The flatness of it left all three stranded in uncomfortable silence. The thought in each mind of how much might be said, were one of the others away, kept them from saying anything through an interminable moment that merged unexpectedly into a common interest. It centered in a single figure lounging across the lawn from the breakfast-room.
Thair came slowly, his chin in the air, a dead cigarette in his fingers. Julia frowned. Mrs. Budd rustled. Thair strolled, stopping to pluck an oleander, then tossing it away.

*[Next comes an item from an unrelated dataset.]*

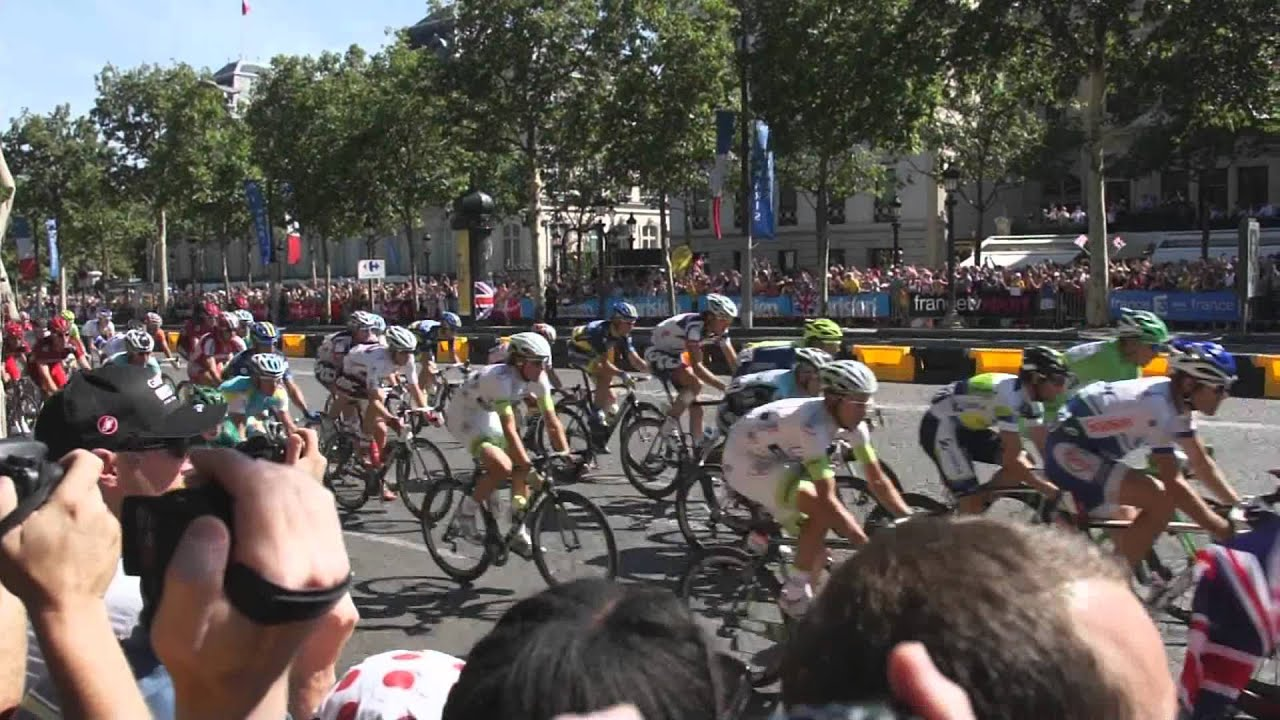 Tour De France Spectators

Mrs. Budd struggled with the situation. She half turned to Longacre. Her eyes followed the fennel path. Again she opened her lips, with the odd effect of making her seemingly the author of Thair’s dilatory drawl.
“I am an agitator,” he announced at large, “a disturber of the existing state of affairs.” His amused eyes lingered a moment on Julia’s anticipatory stare, on Longacre’s air of ready-for-anything. He addressed himself exclusively to Mrs. Budd. “Mrs. Essington has been wondering whether this was the morning you were going to show her—whatever it was about the Japanese chrysanthemum.”
“Oh!” Mrs. Budd clapped her hand to her cheek. It was a gesture she had when suddenly remembering.
“That’s all I know—what she said.” Thair was deliberate. “She was coming out, but I appointed myself ambassador.”
“Oh, why, I—” Mrs. Budd began. The good lady was fairly cornered.
“Oh, then,” she said, with a last hope, “I’ll leave you three young people here together.”
“But,” Thair protested, “I am curious myself to know what it is about the what’s-its-name chrysanthemum.”
She was already in full retreat for the house—hair, skirts, sleeves all a-flutter. The look she gave him over her shoulder was despair; but he, imperturbable, dropped into her wake, tossing his dead cigarette into the oleanders.